On January 2, 1930 General Jan Smuts, then Premier of South Africa, told members of the Canadian Club of Vancouver that there will never be another war.
On January 27 the Communist Party had a demonstration in Vancouver.
The Carnegie Corporation of New York had donated funds for a bookmobile and library administration service in the Fraser Valley. On March 1 the Fraser Valley Public Library Demonstration began. The funds had run out and despite it being the Depression the citizens chose to pay an extra tax to continue the service. Therefore the first regional library in North America was born.
March 15, 1930 was the day that a group of people gathered at Green Timbers Urban Forest in Surrey to plant 120 baby trees as BC's first forest plantation - the beginning of forest reforestation here. A Province reporter, Victor Harbord-Harbord, planted a Douglas fir for the paper. Sixty years later two of the reporter's great-grandchildren played under the tree during an anniversary ceremony.
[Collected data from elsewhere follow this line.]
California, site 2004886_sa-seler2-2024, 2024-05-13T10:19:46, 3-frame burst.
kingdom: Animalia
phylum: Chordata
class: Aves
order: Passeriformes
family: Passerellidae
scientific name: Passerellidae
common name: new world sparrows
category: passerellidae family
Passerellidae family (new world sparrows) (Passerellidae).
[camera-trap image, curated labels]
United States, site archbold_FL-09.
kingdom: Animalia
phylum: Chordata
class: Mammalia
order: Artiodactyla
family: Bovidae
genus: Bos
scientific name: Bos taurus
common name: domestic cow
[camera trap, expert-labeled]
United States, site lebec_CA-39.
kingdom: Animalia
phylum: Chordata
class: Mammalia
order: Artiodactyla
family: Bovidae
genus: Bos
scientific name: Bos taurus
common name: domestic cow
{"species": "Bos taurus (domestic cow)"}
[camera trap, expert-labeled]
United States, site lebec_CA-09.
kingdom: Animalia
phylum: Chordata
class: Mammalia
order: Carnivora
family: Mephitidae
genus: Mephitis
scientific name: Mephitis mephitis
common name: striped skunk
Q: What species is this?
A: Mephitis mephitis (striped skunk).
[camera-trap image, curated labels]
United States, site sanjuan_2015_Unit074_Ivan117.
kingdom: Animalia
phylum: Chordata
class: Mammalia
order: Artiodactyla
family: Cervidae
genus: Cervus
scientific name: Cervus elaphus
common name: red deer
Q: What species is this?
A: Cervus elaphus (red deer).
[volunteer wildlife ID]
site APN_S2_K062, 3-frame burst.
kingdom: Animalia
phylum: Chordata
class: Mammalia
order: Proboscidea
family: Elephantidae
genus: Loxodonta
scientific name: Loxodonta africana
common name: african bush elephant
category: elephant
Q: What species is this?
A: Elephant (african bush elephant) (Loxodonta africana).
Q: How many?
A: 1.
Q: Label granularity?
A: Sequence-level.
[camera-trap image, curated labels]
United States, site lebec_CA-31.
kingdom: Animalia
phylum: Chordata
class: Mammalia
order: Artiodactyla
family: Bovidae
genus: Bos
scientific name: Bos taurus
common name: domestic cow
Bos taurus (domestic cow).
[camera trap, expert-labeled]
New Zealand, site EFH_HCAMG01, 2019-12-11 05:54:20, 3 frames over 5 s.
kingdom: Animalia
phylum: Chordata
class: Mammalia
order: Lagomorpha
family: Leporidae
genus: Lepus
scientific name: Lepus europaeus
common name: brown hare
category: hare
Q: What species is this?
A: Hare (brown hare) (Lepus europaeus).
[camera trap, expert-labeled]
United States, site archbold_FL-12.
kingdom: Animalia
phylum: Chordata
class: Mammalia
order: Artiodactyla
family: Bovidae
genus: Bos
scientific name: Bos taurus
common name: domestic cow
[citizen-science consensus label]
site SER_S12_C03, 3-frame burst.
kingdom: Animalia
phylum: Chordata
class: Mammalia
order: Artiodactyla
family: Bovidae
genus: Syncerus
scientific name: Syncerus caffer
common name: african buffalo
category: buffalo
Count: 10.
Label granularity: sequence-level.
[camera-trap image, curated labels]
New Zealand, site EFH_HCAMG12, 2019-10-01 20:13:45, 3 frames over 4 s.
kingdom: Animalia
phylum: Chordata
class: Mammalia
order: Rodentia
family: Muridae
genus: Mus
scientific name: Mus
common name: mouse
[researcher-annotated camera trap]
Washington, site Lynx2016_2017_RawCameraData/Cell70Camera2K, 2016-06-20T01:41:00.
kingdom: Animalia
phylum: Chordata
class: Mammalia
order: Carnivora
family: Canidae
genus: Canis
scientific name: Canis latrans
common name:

On April 4 American band leader Paul Whiteman arrived in Vancouver. He didn't stay long though because Canadian Immigration Authorities refused to allow his orchestra to play at two dances though they were permitted to play at a scheduled concert. Whiteman said it was all or nothing and departed for Seattle.
April 4 was also the day that the Vancouver Sun reported that there was no time to be lost in building the new theatre on South Granville. This $225,000 playhouse would have a seating capacity of 1,250 and be ultra modern. It would be equipped with the latest for talking pictures and a pipe organ. The theatre? The Stanley Theatre which I have written on before.
Also in April a ship called the Losmar tore away the south span of the Second Narrows Bridge and put the bridge out of commission.
Premier Simon Fraser Tolmie opened the Capilano Bridge on May 3. In 1914 a concrete bridge had been built across the Capilano River but it had partially collapsed in 1919 and had been 'cobbled up'. Yet it had lasted until the 1930 replacement.
An amusing tidbit happened on May 3. Someone sent a letter to the Province suggesting that bells be put on automobiles. This was to be a safety feature and the bells would sound continuously as the vehicle went downhill.
In May of 1930 Dominion Bridge opened a plant in Burnaby to manufacture steel for construction. Their customers included Vancouver's Marine Building, repairs for the Second Narrows Bridge repairs and the Alberta Wheat Pool.
On June 11 airplane and boat builder William Boeing launched his 125-foot, twin-screw diesel luxury yacht, Taconite, in Vancouver. In 1929 Boeing had opened a Canadian arm here and had purchased the Hoffar-Beeching Shipyard at 1927 West Georgia. The Taconite was named for a Montana mine that Boeing had an interest in (Boeing died aboard the ship in 1956) Today the Taconite is still in Vancouver and has been refurbished and lovingly maintained and is charted out by W. Gordon Levett.
July 12 a city market opened at the corner of Main and Pender Streets.
July 29 was the day that the Hastings Mill store - one of the few buildings to escape the fire of 1886 - was safely beached on the shores of Point Grey near Alma Road. It is still there today and is run as a museum by the Native Daughters of British Columbia. I have to get out there someday.
On August 21 it was reported that the average annual per capita income for BC residents was $4,339.
That was also the day, August 21, 1930, that Princess Margaret was born.
The next day the new Empress of Japan arrived in Vancouver. Not the person but Canada Pacific's finest trans-Pacific liner which would sail regularly to the Orient via Honolulu. In 1939 she was requisitioned as a troop ship and renamed the Empress of Scotland.